Se proviamo a metterci nei loro panni, non sono poi così fuoriluogo le invettive dei Farisei, contro
un uomo che, figlio di un semplice falegname, senza arte né parte, si permetteva di proclamarsi
Messia e pretendeva assoluta fedeltà, abnegazione incondizionat, il dono stesso della vita.
Le due parabole del costruttore di una torre e del re coinvolto in una guerra contro un altro re,
costituiscono un invito a riflettere bene sui rischi del discepolato. È una decisione carica di
conseguenze, non tutte chiare in partenza, se non a livello teorico - ci ritorneremo tra un istante -.
Lungi dal voler scoraggiare l'entusiasmo dei primi seguaci, Gesù ha a cuore la verità dell'annuncio
evangelico, del quale è parte integrante l'atteggiamento interiore, e non solo, dell'apostolo.
L'aspetto cruciale della vocazione a diventare discepoli del Cristo è il coraggio della perseveranza
nel lungo periodo. Evidentemente la comunità di Luca stava già sperimentando la crisi delle
defezioni, dei tradimenti, alle prime difficoltà.
“Chiunque di voi non rinuncia a tutto quello che ha di più caro, non può essere mio discepolo”:
alcuni commentatori hanno intravisto in questo ammonimento una diffidenza da parte del terzo
Evangelista nei riguardi della ricchezza materiale, il cui possesso sembra inconciliabile con la
sequela Christi. Ma, forse, più che una diffidenza per principio, l'Evangelista-medico dimostra
una lungimiranza singolare: la libertà dell'apostolo e il suo coraggio, il distacco radicale e la
serietà dell'impegno restano parole vuote e astratte, fino a quando egli non comincia a
perdere davvero i suoi beni, intesi nel senso più ampio... È questo il sano materialismo
evangelico che dà uno spessore storico al messaggio di Gesù al mondo.
La pagina si conclude con la similitudine sul sale: peccato che gli estensori del Messale hanno
ritenuto di ‘tagliare' due versetti prima. Eccoli: “Buono è il sale; ma se il sale diventa insipido,
con che cosa si salerà?
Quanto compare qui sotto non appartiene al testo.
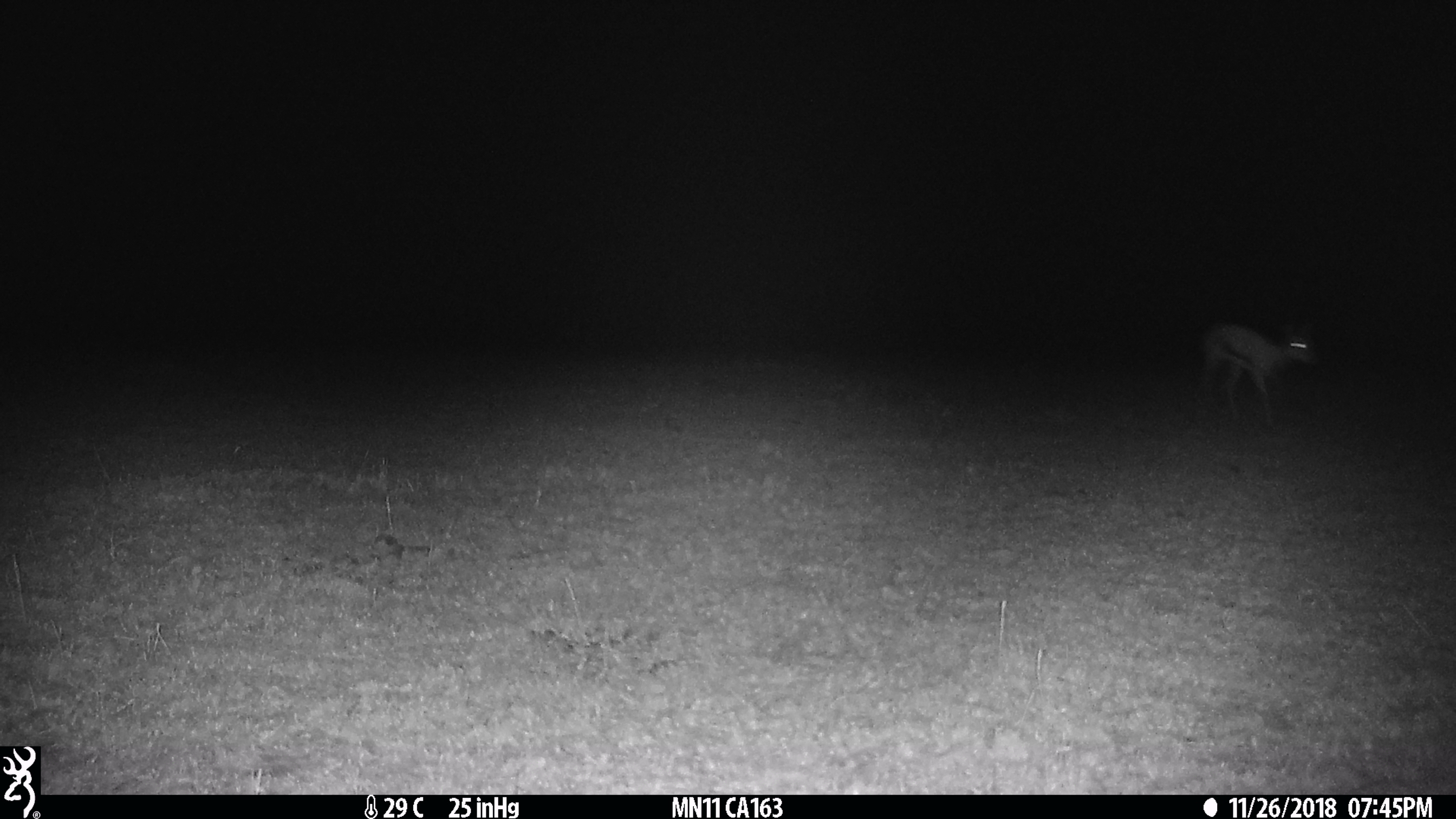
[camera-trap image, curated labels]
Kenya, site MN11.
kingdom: Animalia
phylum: Chordata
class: Mammalia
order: Artiodactyla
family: Bovidae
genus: Eudorcas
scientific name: Eudorcas thomsonii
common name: thomon's gazelle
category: gazelle thomsons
Non serve né per la terra, né per il concime, e così lo si butta via.”.
In altre parole, non si può essere discepoli a metà; colui che ha smarrito l'originario slancio
innovatore, è inutile, anzi, addirittura pericoloso! a lungo andare, anche la portata trasgressiva della
Parola perderà mordente, fino a spegnersi...
Intendiamoci: la proposta di Gesù non è per una casta di puri, né per un gruppo di supereroi, alla
Marvel... Al tempo stesso, un Vangelo addomesticato, annacquato a misura dei cristiani
anagrafici, è lontano anniluce dal progetto di Gesù e dalla mente del Padre suo.
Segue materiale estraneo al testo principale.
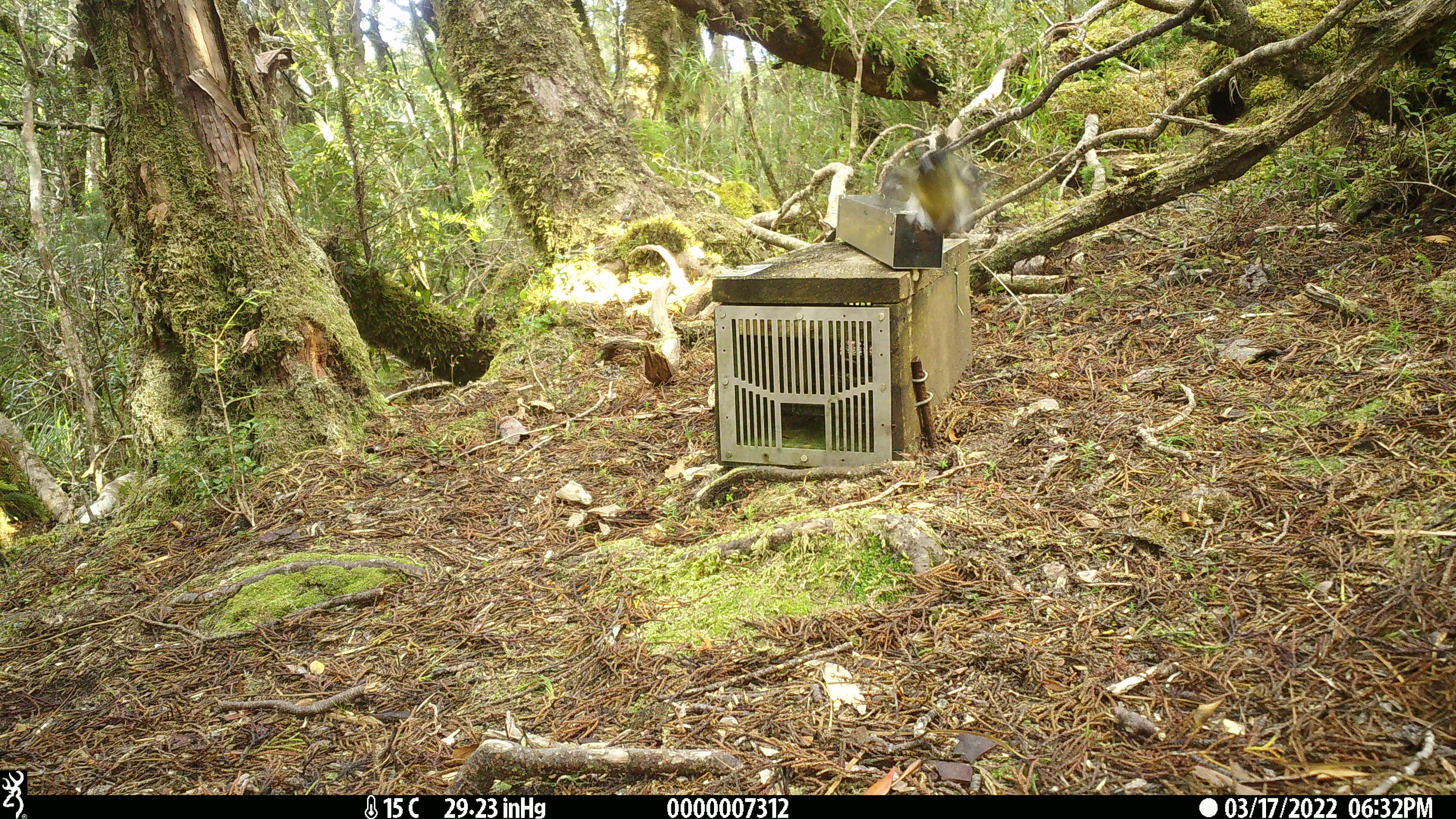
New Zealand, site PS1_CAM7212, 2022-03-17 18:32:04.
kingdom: Animalia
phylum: Chordata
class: Aves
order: Passeriformes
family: Petroicidae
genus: Petroica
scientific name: Petroica macrocephala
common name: tomtit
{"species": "tomtit (Petroica macrocephala)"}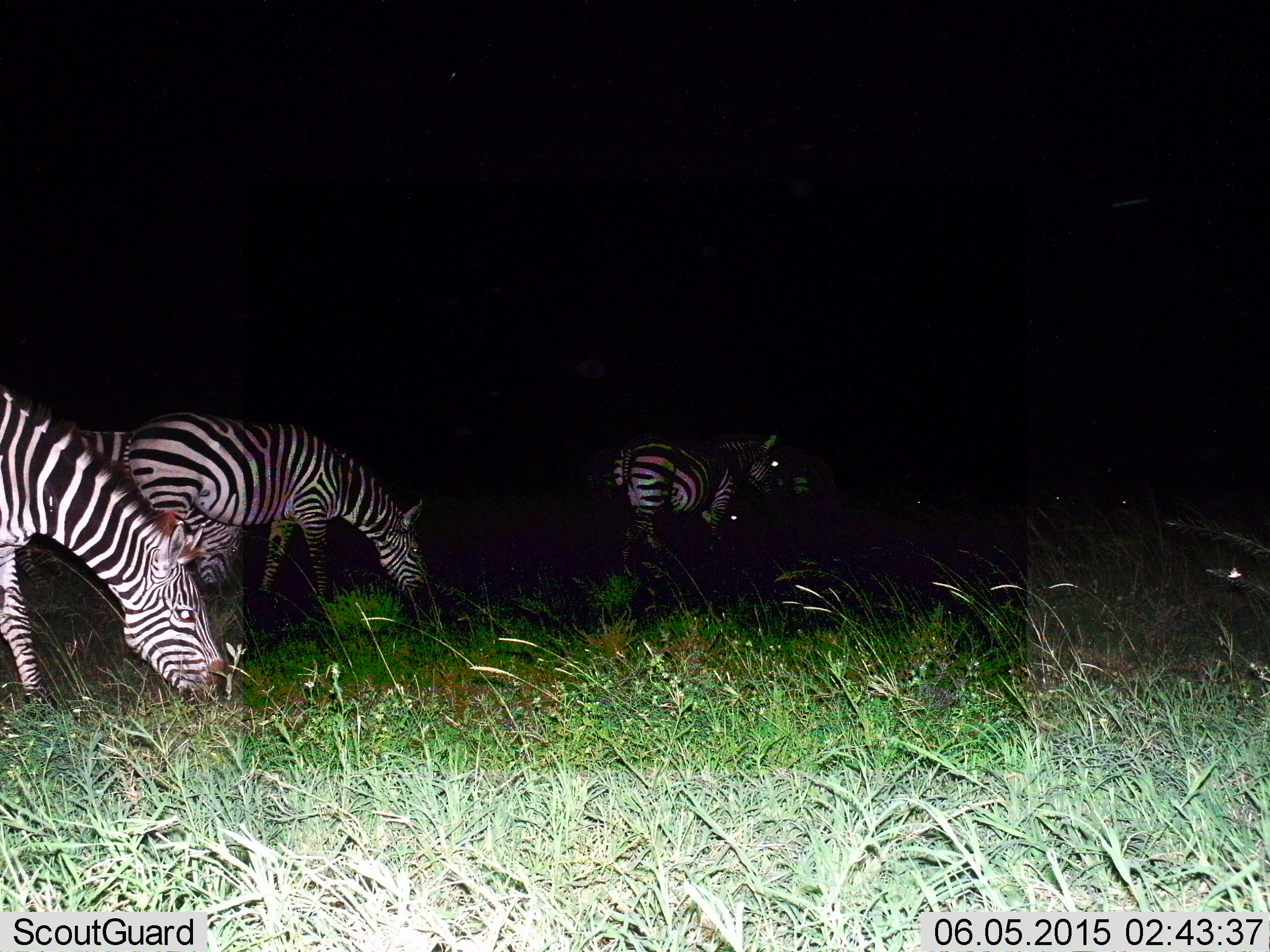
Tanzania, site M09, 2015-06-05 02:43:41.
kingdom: Animalia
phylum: Chordata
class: Mammalia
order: Perissodactyla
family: Equidae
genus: Equus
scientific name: Equus quagga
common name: plains zebra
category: zebra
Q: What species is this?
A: Zebra (plains zebra) (Equus quagga).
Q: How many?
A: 5.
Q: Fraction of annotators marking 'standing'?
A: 50%.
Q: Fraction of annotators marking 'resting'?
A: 10%.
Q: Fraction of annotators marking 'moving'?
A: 40%.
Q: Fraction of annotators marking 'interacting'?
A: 10%.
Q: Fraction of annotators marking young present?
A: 0%.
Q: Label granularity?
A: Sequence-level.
Ma, allora, qual è il criterio migliore per stabilire la genuinità del Vangelo e l'efficacia dei suoi
annunciatori? San Luca non ha dubbi, e ci propone un test semplice semplice, al riparo da ipocriti
moralismi, cavilli legulei e bizantinismi teologici: “Chiunque non rinuncia a tutto quello che ha,
non può essere mio discepolo. Chi ha orecchi per intendere intenda.”